Top of Records supplied

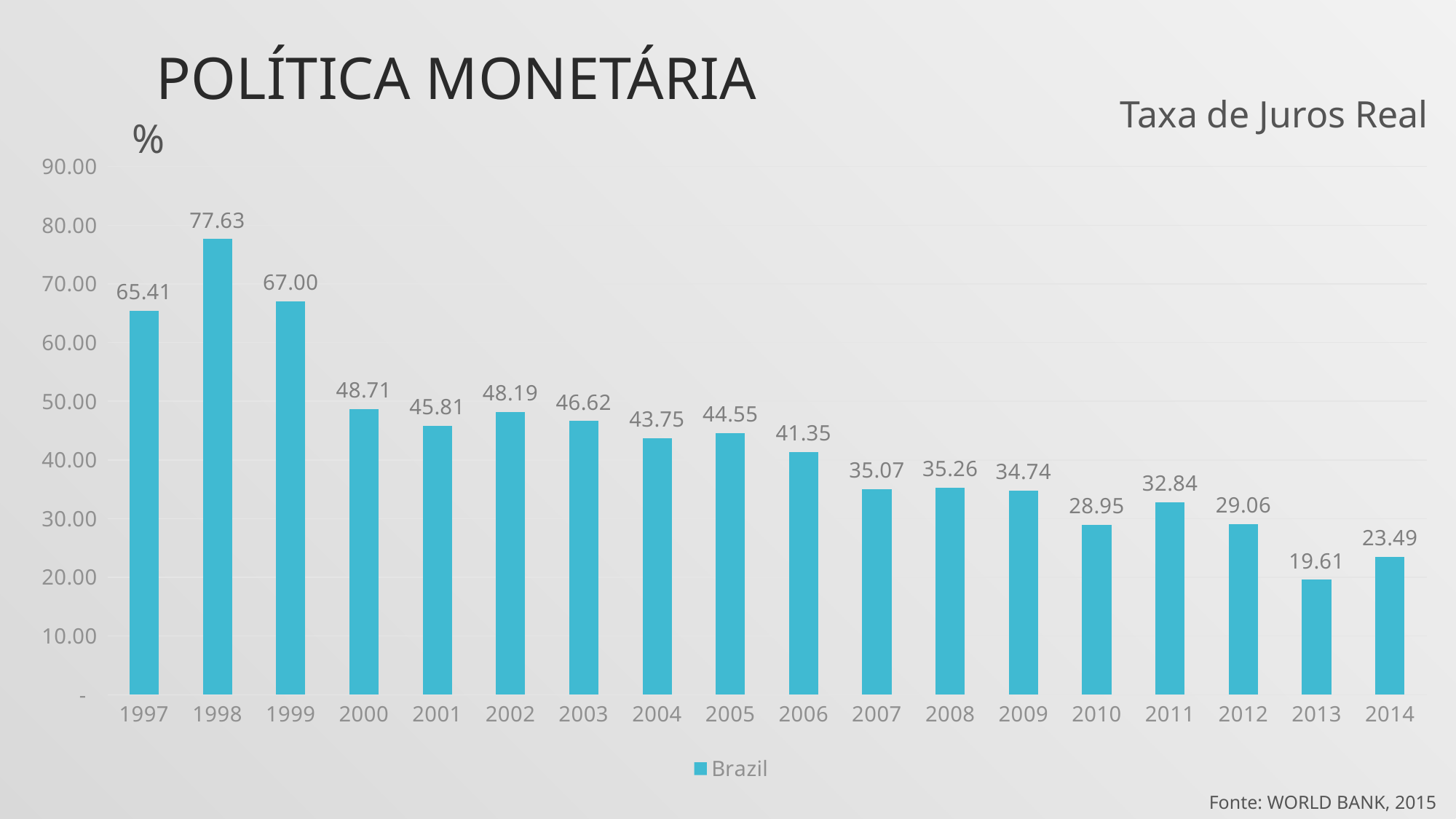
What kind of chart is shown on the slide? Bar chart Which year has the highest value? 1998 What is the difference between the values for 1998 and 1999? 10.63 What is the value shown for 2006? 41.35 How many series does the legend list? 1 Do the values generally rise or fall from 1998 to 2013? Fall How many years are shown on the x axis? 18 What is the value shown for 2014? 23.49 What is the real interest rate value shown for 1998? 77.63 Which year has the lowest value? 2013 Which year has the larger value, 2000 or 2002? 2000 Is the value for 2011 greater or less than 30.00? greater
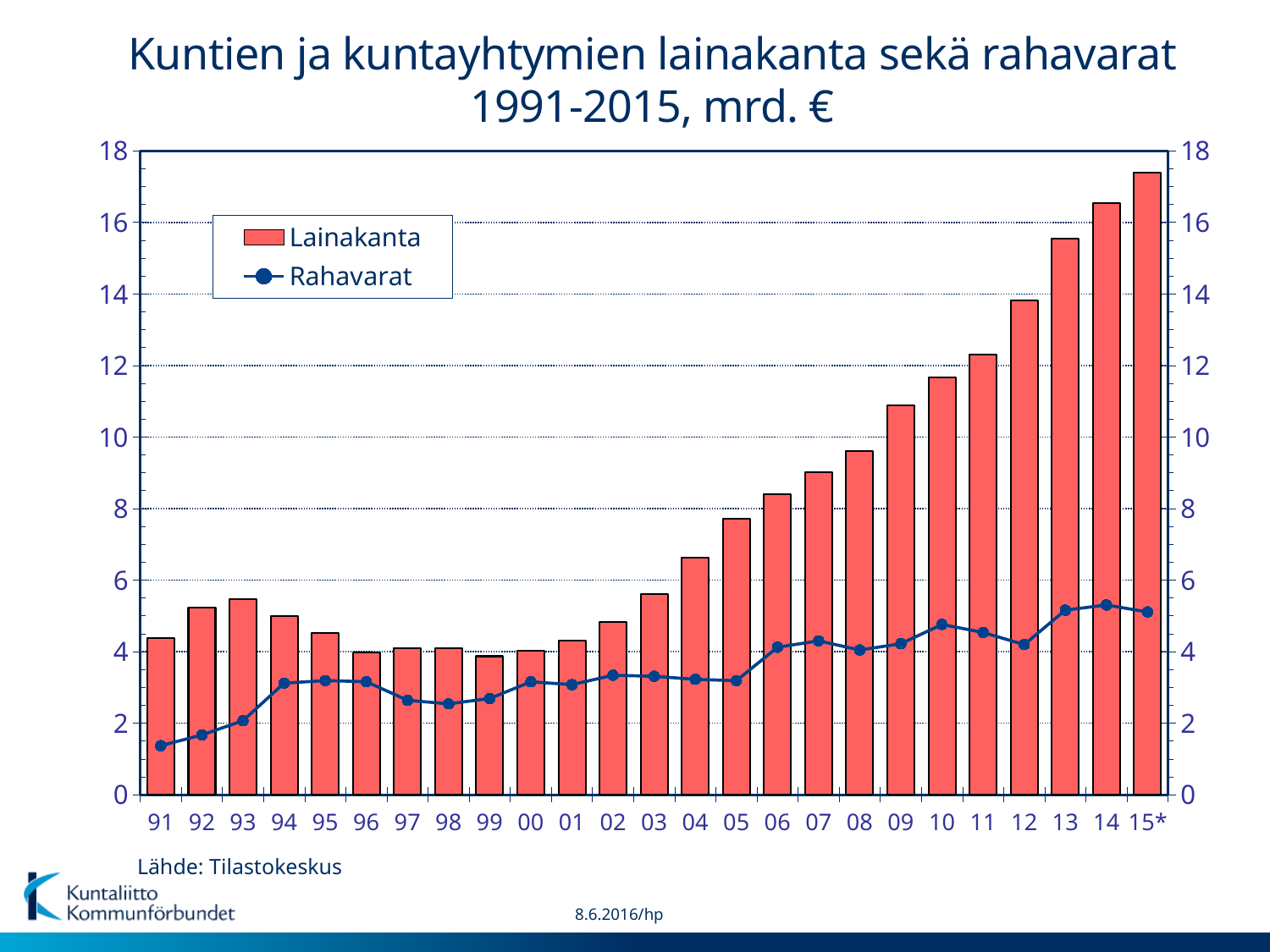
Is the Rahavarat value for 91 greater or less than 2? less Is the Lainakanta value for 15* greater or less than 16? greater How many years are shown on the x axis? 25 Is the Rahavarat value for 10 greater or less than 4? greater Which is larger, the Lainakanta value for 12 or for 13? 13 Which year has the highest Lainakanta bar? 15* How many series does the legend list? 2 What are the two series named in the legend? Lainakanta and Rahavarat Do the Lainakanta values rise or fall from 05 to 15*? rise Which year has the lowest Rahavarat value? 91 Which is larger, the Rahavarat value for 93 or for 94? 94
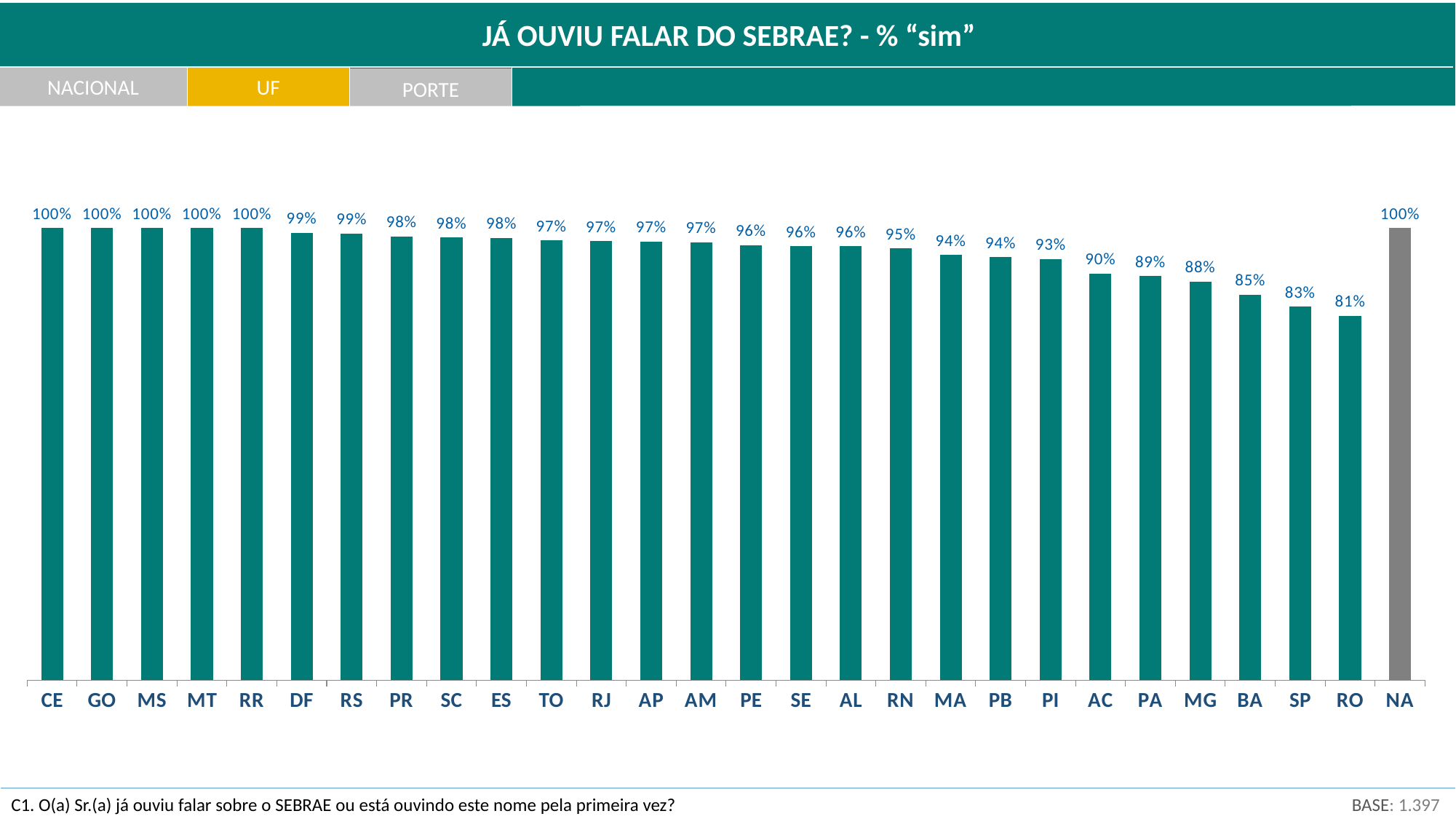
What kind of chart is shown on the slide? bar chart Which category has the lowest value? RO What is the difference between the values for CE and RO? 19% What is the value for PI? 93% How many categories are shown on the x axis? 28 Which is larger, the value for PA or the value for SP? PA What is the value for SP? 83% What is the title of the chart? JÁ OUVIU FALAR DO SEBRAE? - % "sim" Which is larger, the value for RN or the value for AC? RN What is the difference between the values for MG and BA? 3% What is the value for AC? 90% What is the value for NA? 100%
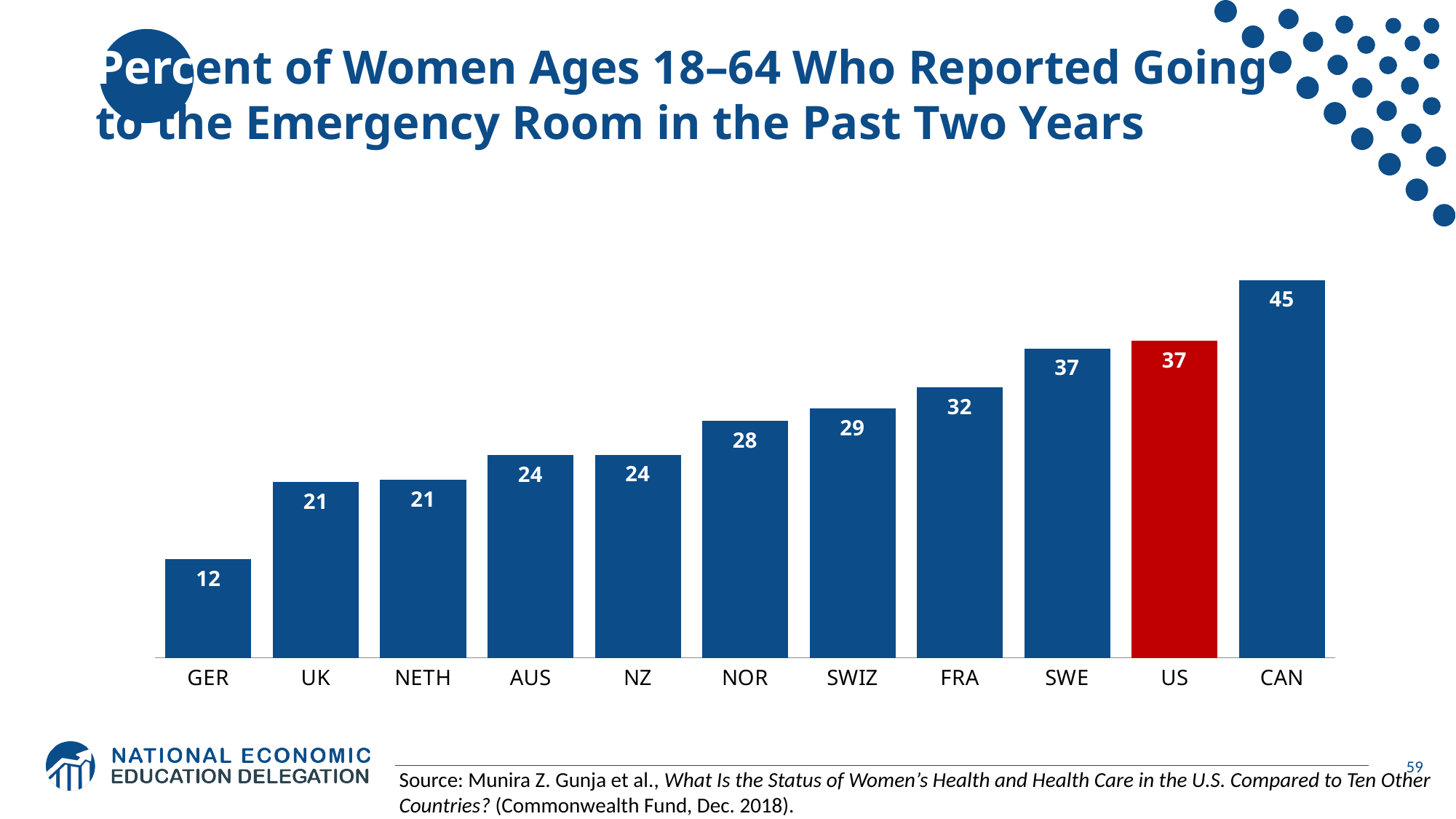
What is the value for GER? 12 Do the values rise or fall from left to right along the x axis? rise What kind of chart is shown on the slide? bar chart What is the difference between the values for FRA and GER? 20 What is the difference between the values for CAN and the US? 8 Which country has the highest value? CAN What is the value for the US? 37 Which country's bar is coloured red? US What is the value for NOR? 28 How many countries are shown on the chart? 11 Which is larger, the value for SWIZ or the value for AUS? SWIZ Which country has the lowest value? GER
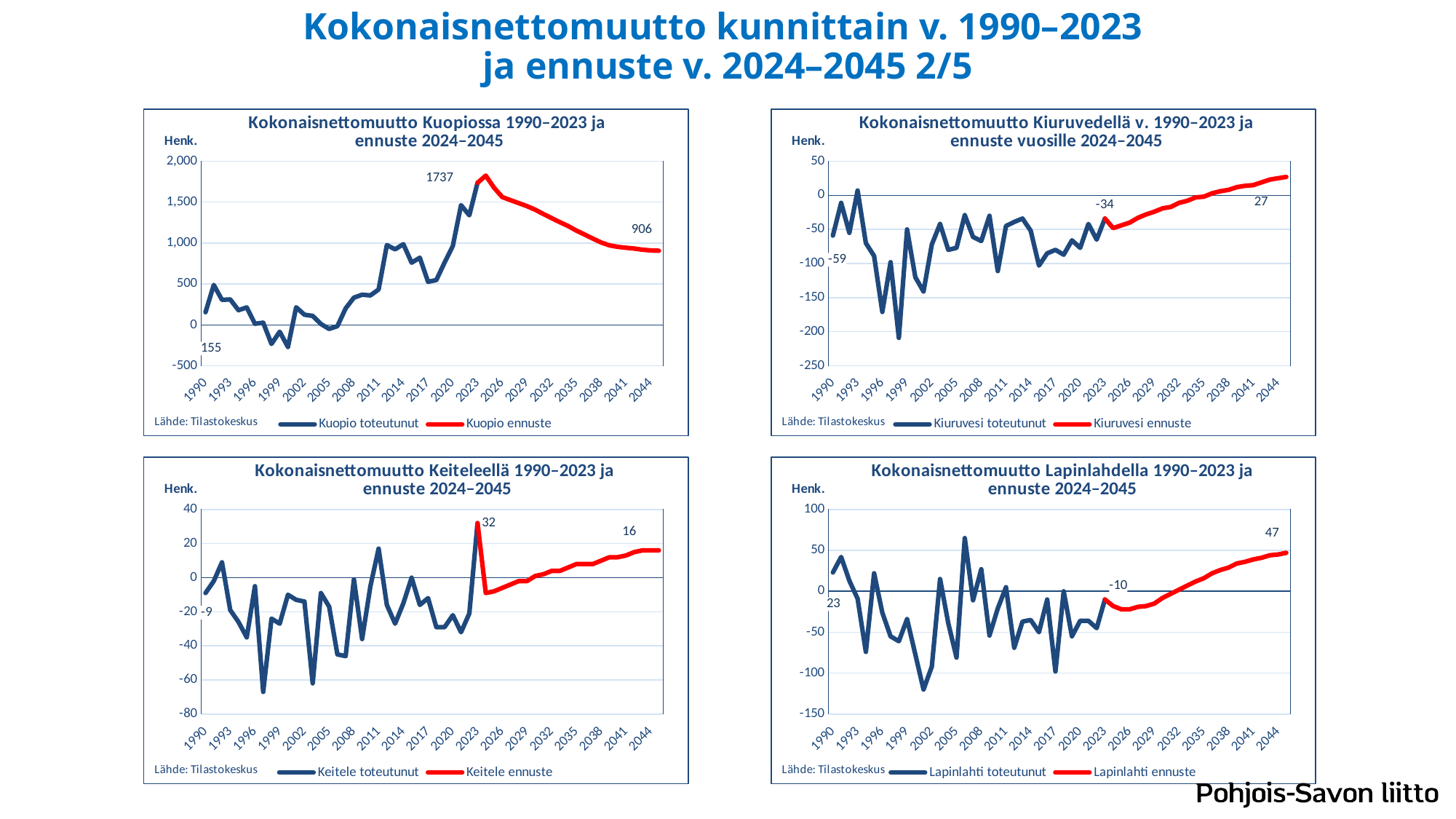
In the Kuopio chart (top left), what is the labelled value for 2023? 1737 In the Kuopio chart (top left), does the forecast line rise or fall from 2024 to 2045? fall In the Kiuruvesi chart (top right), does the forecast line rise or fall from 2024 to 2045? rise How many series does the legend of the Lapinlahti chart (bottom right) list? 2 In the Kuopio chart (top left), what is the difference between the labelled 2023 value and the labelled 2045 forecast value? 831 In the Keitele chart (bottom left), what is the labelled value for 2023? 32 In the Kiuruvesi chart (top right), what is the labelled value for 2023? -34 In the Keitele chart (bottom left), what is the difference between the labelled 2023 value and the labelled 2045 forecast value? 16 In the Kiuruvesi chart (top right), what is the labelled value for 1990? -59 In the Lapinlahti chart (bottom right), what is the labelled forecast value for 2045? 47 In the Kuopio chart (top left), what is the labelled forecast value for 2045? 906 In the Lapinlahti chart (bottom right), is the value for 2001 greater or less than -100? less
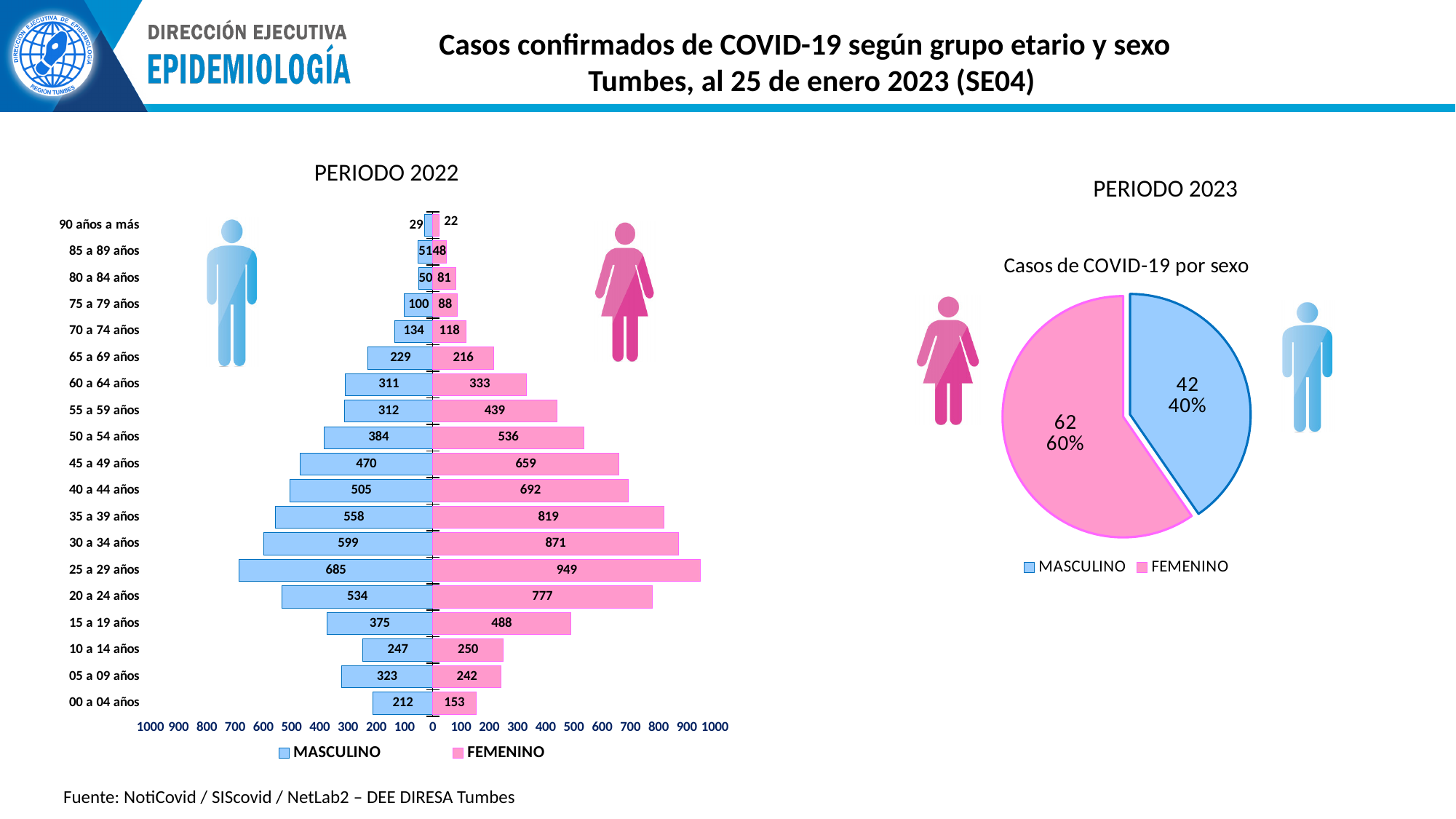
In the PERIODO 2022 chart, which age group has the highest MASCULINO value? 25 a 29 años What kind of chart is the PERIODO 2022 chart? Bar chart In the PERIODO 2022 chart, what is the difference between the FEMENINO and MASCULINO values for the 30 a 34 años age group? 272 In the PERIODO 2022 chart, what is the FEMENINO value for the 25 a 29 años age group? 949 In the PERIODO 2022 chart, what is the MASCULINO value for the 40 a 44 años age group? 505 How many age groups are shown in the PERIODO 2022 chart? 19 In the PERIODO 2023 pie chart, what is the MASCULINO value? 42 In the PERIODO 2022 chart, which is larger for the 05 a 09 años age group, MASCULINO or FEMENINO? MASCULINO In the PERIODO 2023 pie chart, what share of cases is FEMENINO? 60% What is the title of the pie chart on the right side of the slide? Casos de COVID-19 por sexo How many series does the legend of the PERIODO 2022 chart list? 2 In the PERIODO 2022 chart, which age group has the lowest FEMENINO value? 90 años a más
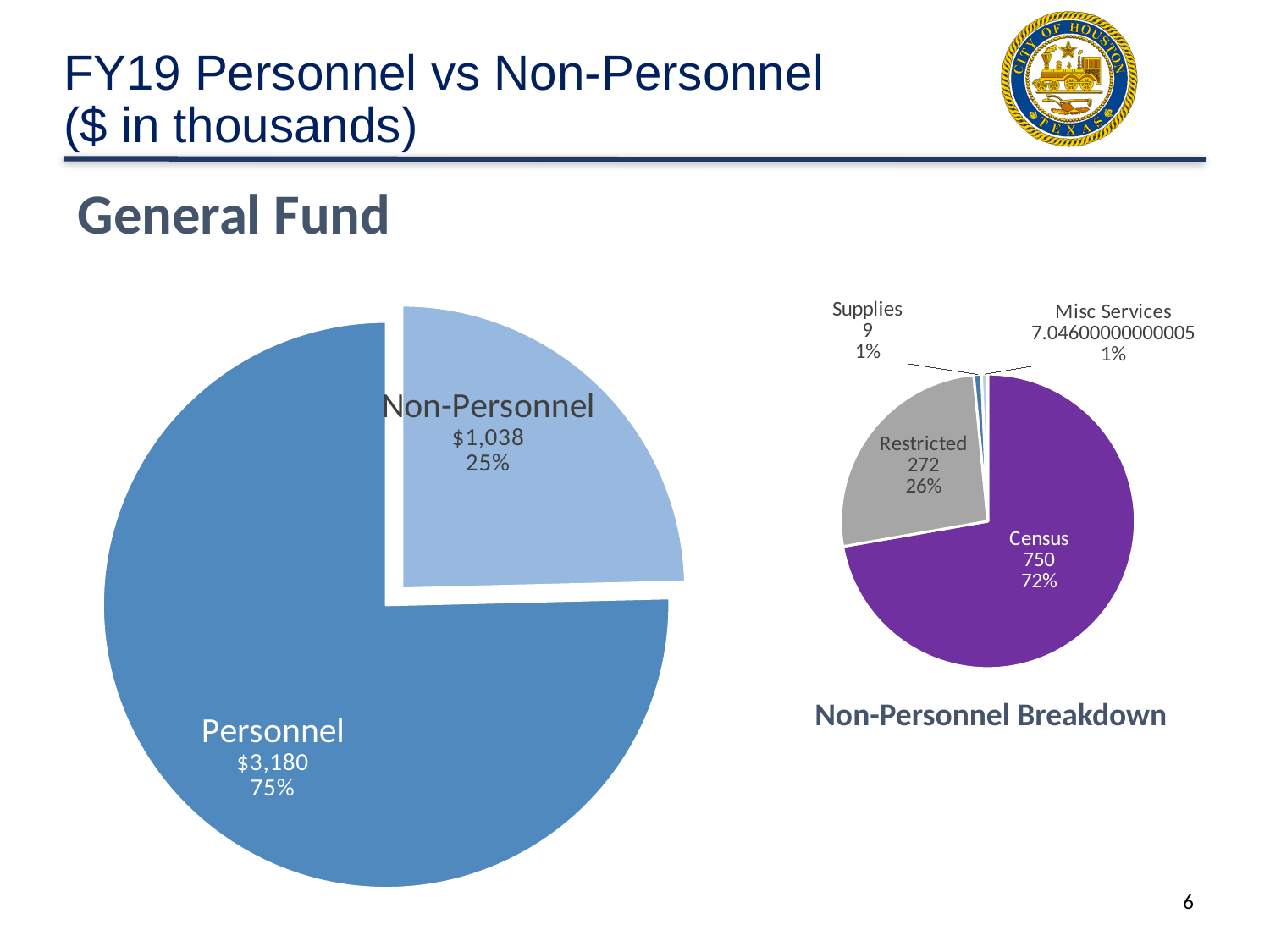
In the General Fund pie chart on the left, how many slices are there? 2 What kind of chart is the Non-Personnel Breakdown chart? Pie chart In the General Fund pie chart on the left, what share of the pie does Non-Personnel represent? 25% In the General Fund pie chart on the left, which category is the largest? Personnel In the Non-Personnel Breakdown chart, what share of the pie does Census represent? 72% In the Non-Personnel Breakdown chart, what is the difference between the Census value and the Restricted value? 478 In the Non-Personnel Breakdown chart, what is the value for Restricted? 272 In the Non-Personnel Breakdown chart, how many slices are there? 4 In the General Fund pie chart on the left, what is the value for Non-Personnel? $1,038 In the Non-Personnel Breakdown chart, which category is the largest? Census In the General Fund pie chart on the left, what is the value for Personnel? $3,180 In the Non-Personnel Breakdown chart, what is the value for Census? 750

Bottom of Records supplied

Quote word for word the lines from the beginning of the records through the line containing "Is the Rahavarat value for 91", including that line, and leave the pictures out.

Written response:
What kind of chart is shown on the slide? Bar chart Which year has the highest value? 1998 What is the difference between the values for 1998 and 1999? 10.63 What is the value shown for 2006? 41.35 How many series does the legend list? 1 Do the values generally rise or fall from 1998 to 2013? Fall How many years are shown on the x axis? 18 What is the value shown for 2014? 23.49 What is the real interest rate value shown for 1998? 77.63 Which year has the lowest value? 2013 Which year has the larger value, 2000 or 2002? 2000 Is the value for 2011 greater or less than 30.00? greater
Is the Rahavarat value for 91 greater or less than 2? less Is the Lainakanta value for 15* greater or less than 16? greater How many years are shown on the x axis? 25 Is the Rahavarat value for 10 greater or less than 4? greater Which is larger, the Lainakanta value for 12 or for 13? 13 Which year has the highest Lainakanta bar? 15* How many series does the legend list? 2 What are the two series named in the legend? Lainakanta and Rahavarat Do the Lainakanta values rise or fall from 05 to 15*? rise Which year has the lowest Rahavarat value? 91 Which is larger, the Rahavarat value for 93 or for 94? 94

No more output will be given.